I love the eagle cams as much as the next person, but when things get a little dicey, I just click away. That’s why we have Donald Trump – for the distraction.
Speaking of which.
The WP also has a pretty good piece about the next generation of Trumps, specifically his sons, Eric and Don.
It’s pretty good, but Hank Stuever started an interesting Facebook conversation about the difference between the Trump scions, who at least talked to the Washington Post, and Chelsea Clinton, who apparently still thinks it’s 1993 and she’s 13 years old, protected like the tender bud she was then. Now it’s 2016 and she’s 36, and she still doesn’t answer a question that wasn’t vetted, but feels she can campaign for her mother and face only the scrutiny she approves. So, then: Props to the young Trumps, who I liked better after reading this. Dammit.
Can we trust the Center for Tobacco Control Research and Education? Because these numbers are crazy:
If 10 percent of American smokers gave up cigarettes and the rest cut back by 10 percent, the U.S. could shave $63 billion off medical costs the next year, the analysis found.
It doesn’t pass the smell test, but I have no idea it’s a big number. But is it that big?
The new study found that regions with lower smoking rates had substantially lower medical costs from 1992 through 2009.
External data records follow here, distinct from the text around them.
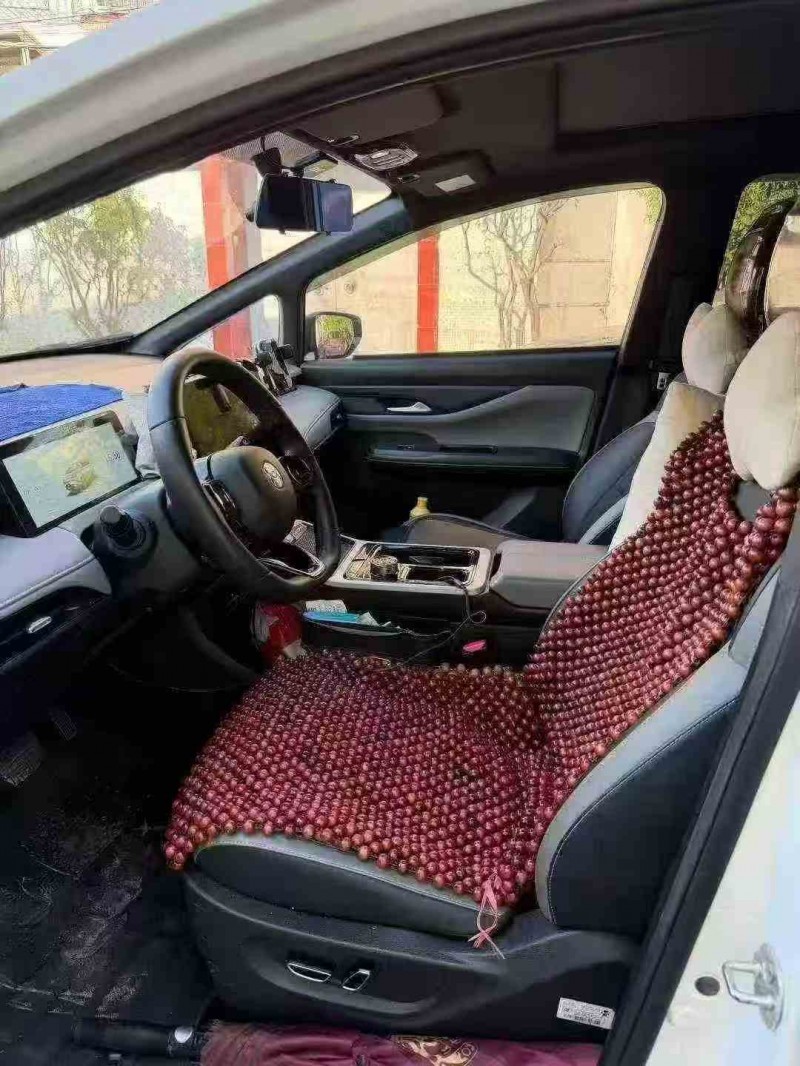 长沙22年合创汽车Z035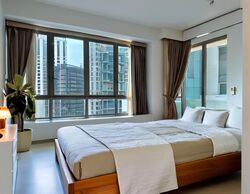 Draycott Eight (D10), Condominium #509191521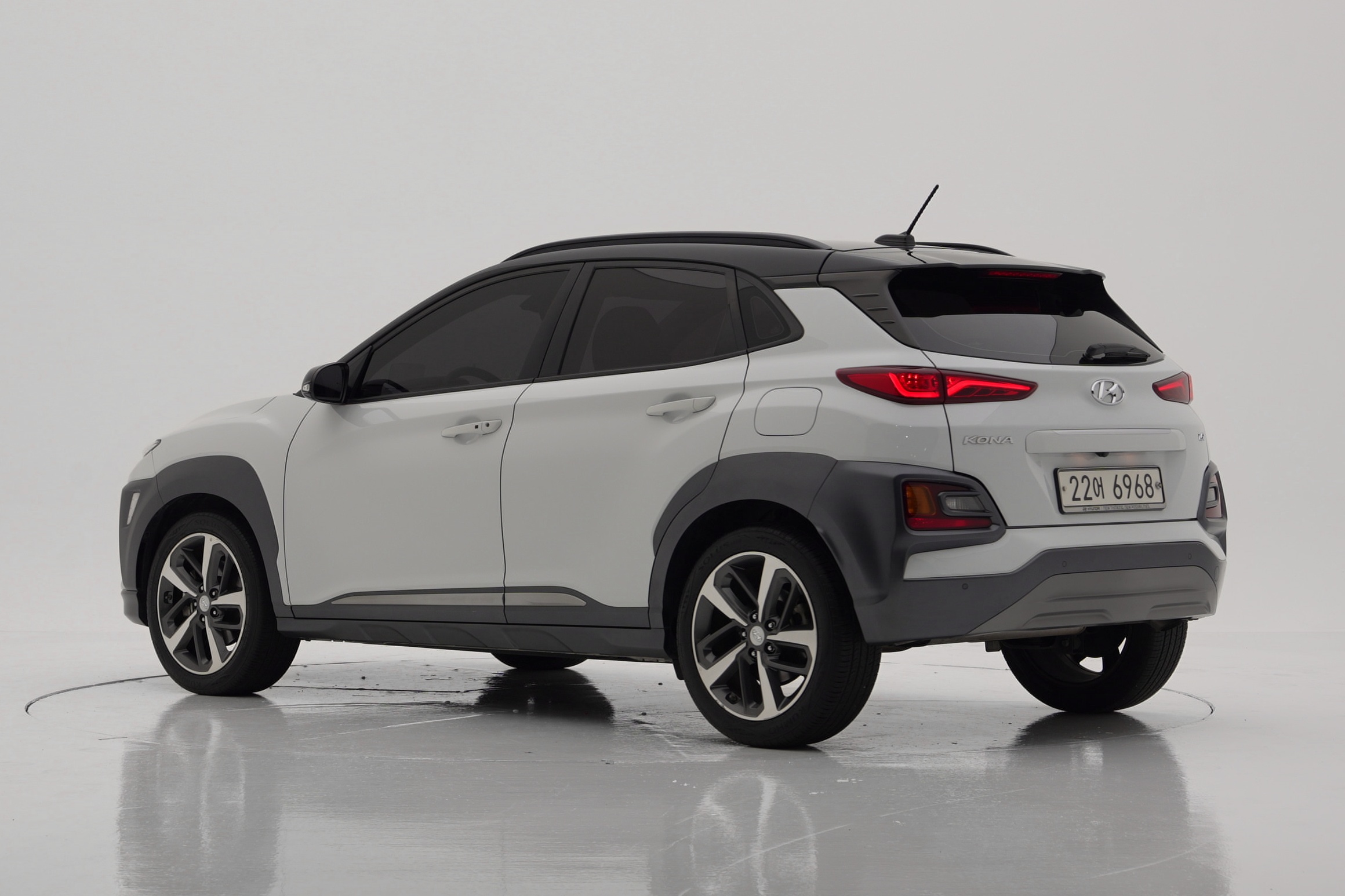 Hyundai Kona Premium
Californians spent $15.4 billion less on healthcare in 2009 than they would have if they smoked as much as the national average, the analysis estimates. At the other extreme, Kentucky residents spent an estimated $1.7 billion more than the national average on healthcare because they smoked more.
Maybe.
Here’s a nice Neal Rubin column from Detroit, about the breakup of a chain of sleazebags ripping off Detroit Public Schools. I don’t want to excerpt anything from it, but read it — it’s good.
Finally, Lisa Belkin, the former NYT reporter and author “Show Me a Hero,” wrote a piece about the time when, as a young reporter, Donald Trump made a pass at her. It attracted this fan mail:
Sorry for the language, but this is the sort of thing women who write on the internet get used to. Enjoy your weekend. May you get no communiques like that.